Sunday, August 21, 2011

USDA Signs MOU with Rockefeller’s Council of Foundations to Exploit Rural America

Ted Gardner and Rady Ananda
Food Freedom
August 20, 2011

On Friday, Agriculture Secretary Tom Vilsack announced that USDA has signed an agreement with the Council on Foundations “to provide new sources of capital, new job opportunities, workforce investment strategies,” and, last on the list but the heart of it: “identification of additional resources.”

The group will work with Obama’s newly created Rural Council, which Vilsack also chairs, to implement UN Agenda 21 – a 300-page, 40-chapter, “soft-law” policy that came out of the UN Conference on Environment and Development in Brazil in 1992.

Though couched in eco-friendly motives, Agenda 21 will “severely limit water, electricity, and transportation- even deny human access to our most treasured wilderness areas, it would monitor all lands and people. No one would be free from the watchful eye of the new global tracking and information system,” wrote Berit Kjos in 1998. (Patrick Wood believes that today’s smart grids are doing just that, and gives an excellent 40-minute speech here.)
Ironically, the Secretary made the announcement while hosting a White House Rural Forum at the Iowa State Fair, the same day news broke about how the USDA lied to farmers and ranchers about federal drought insurance. Vilsack has refused to pay up during the worse drought in US history.

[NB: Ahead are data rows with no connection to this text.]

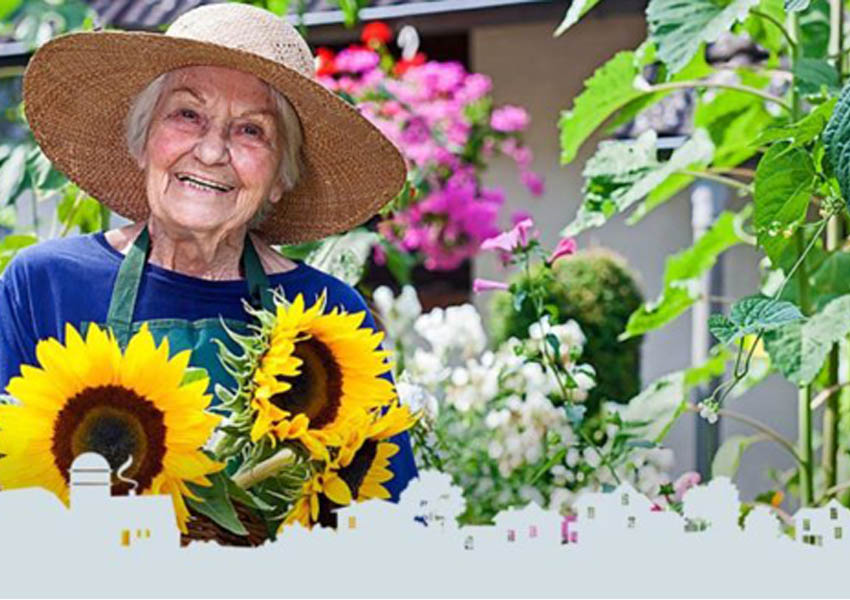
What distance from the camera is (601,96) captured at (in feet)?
8.42

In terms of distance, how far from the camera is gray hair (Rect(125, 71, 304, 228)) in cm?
158

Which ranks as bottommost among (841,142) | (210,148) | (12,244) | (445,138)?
(841,142)

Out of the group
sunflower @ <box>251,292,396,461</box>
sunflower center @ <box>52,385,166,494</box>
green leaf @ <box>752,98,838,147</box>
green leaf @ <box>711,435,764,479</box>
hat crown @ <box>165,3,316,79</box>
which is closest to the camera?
sunflower center @ <box>52,385,166,494</box>

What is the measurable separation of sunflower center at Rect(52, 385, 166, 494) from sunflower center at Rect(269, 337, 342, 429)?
0.12 m

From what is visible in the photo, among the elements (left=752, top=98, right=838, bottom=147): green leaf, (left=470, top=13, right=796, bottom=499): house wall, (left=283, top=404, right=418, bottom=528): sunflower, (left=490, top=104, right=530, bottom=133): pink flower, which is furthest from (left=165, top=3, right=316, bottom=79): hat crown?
(left=470, top=13, right=796, bottom=499): house wall

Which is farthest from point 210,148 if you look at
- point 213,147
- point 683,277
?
point 683,277

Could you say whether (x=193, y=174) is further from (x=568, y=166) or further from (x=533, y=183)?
(x=568, y=166)

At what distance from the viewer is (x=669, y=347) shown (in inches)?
249

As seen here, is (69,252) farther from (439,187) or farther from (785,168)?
(439,187)

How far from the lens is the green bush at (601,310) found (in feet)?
18.6

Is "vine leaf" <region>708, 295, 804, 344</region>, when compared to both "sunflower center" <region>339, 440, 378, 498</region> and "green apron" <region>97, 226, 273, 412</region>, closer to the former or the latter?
"sunflower center" <region>339, 440, 378, 498</region>

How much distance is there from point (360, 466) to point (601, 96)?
1.65 metres

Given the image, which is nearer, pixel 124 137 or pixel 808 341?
pixel 124 137

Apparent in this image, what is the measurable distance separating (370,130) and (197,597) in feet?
3.57
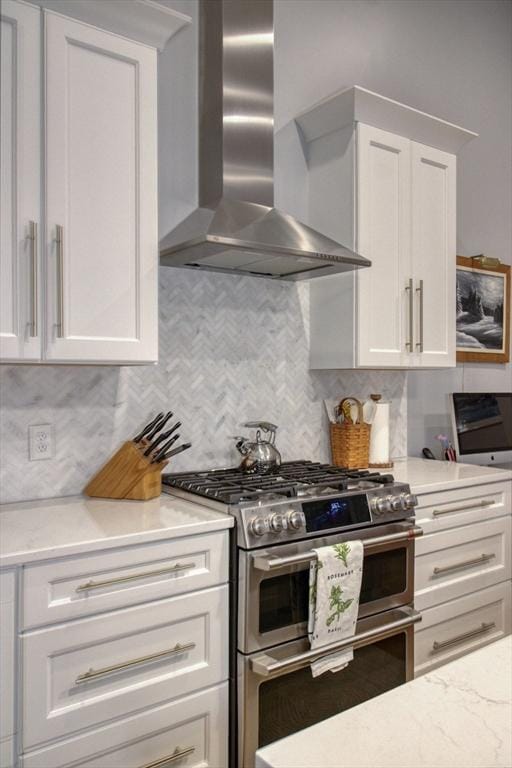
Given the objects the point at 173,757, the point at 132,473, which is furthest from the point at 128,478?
the point at 173,757

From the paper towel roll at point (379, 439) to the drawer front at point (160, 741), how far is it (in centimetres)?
136

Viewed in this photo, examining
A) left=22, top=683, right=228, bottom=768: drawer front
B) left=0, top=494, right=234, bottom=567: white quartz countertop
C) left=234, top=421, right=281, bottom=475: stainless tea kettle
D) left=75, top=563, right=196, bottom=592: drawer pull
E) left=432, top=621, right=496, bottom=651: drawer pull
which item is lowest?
left=432, top=621, right=496, bottom=651: drawer pull

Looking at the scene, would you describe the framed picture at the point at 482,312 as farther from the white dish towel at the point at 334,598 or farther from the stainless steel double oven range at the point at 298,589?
the white dish towel at the point at 334,598

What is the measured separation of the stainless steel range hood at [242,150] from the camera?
231cm

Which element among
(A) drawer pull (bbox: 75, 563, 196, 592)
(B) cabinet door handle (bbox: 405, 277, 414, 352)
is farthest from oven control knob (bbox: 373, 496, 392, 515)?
(B) cabinet door handle (bbox: 405, 277, 414, 352)

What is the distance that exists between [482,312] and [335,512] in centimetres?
215

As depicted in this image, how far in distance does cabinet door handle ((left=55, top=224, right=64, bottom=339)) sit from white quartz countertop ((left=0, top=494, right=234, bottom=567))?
56 cm


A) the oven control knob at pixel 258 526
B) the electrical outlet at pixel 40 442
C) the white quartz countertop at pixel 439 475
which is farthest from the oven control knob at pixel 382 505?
the electrical outlet at pixel 40 442

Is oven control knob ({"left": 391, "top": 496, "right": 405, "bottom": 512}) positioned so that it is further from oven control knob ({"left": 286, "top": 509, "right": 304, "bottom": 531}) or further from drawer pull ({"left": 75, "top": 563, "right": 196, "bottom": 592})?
drawer pull ({"left": 75, "top": 563, "right": 196, "bottom": 592})

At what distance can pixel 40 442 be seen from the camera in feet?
7.14

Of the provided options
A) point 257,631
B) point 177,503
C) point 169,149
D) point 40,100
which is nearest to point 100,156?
point 40,100

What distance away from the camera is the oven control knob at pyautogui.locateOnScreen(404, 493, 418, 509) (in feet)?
7.61

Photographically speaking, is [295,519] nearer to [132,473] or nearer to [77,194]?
[132,473]

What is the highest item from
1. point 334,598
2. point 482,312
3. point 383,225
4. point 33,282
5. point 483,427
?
point 383,225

The Council on Foundations formed in 1949 and was joined by the Rockefellers in 1958. It has since morphed into a think tank drawing from the government and private sector. It is funded mainly by corporations and foundations (including Ford, Lilly, and General Mills) to provide “a wide variety of services primarily for endowed, grantmaking organizations throughout the United States and in foreign countries.”